TEXTE FOURNI:
Tous ces morceaux sont donc très autobiographiques, on sent que tu as souffert et c’est ce que tu exprimes à travers les textes, je suis certains que tu les as écris tous avec sincérité, mais y en a-t-il un plus prenant pour toi ?
Tu as raison, je me sens proche de toutes, je suis fier de le dire et d’être un artiste qui n’a pas besoin de se cacher è propos de ce genre de choses. Celle qui se rapprocherait le plus de mon âme serait « The Last Day ». Cette chanson ne signifie plus grand-chose pour moi. J’ai changé, je n’ai plus ce sentiment horrible, mais je veux le souligner que ce morceau était tout pour moi. Et même si ce n’est plus le cas aujourd’hui, elle pourrait l’être tout spécialement pour un auditeur.
Tu as indiqué que Jätt était un concept mais pas un album concept. Nuance… (sourires) Le premier titre qui ouvre le disque porte d’ailleurs bien son nom : « The Doorway » et le dernier qui le clôt s’appelle « The Stairs (exit) ». C’est un peu la porte ouverte vers un nouveau monde crée par toi, une invitation dans un voyage un peu étrange, c’est ça ?

CONSIGNE 1:
Dans l'entretien, quel morceau l'artiste dit-il être le plus proche de son âme ?
CONSIGNE 2:
Extrayez de l'entretien, à l'identique, le passage qui commence aux mots « Tous ces morceaux » et se termine après les mots « prenant pour toi ? ».

DONNÉES FOURNIES:
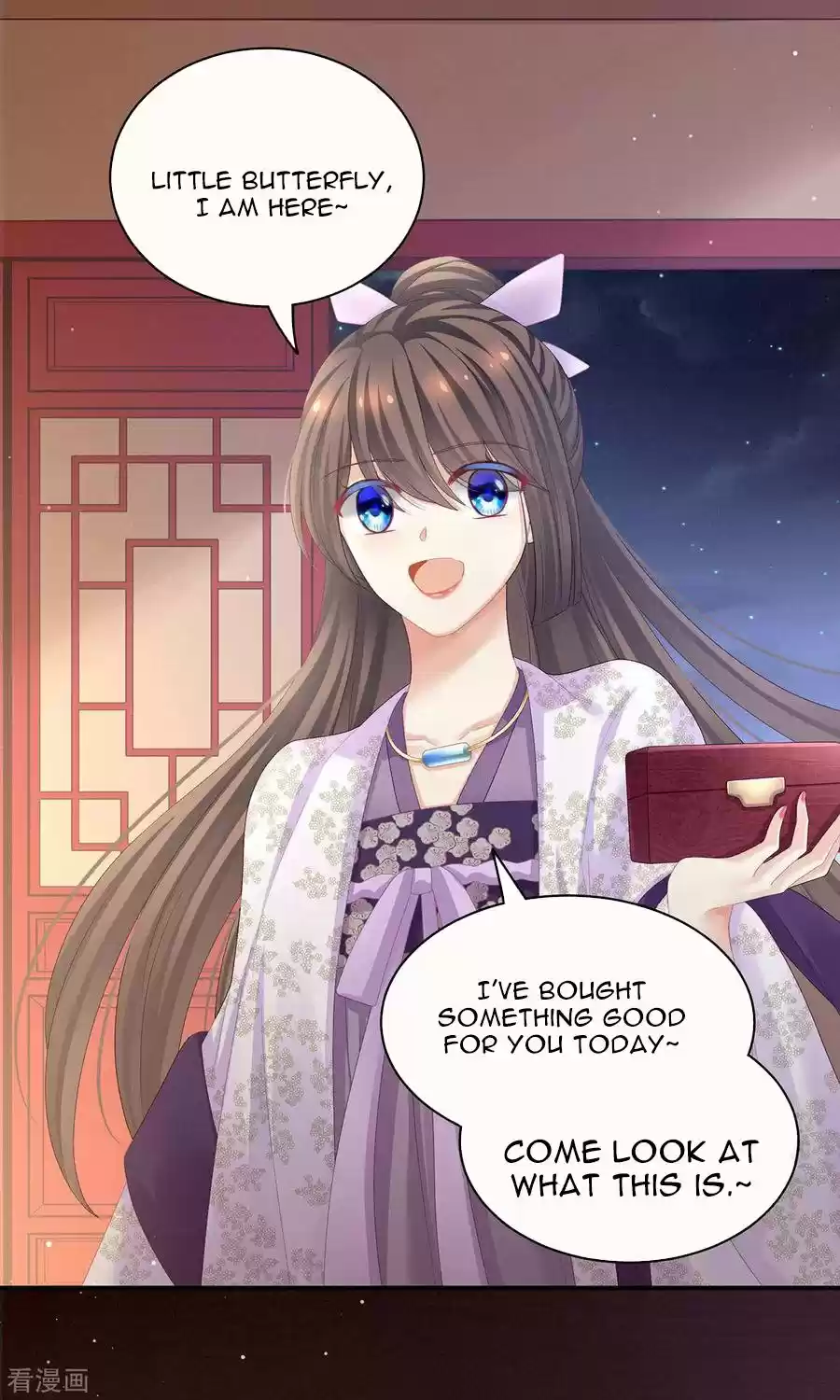 Empress's Harem ch.106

RÉSULTAT 1:
« The Last Day ».

RÉSULTAT 2:
Tous ces morceaux sont donc très autobiographiques, on sent que tu as souffert et c’est ce que tu exprimes à travers les textes, je suis certains que tu les as écris tous avec sincérité, mais y en a-t-il un plus prenant pour toi ?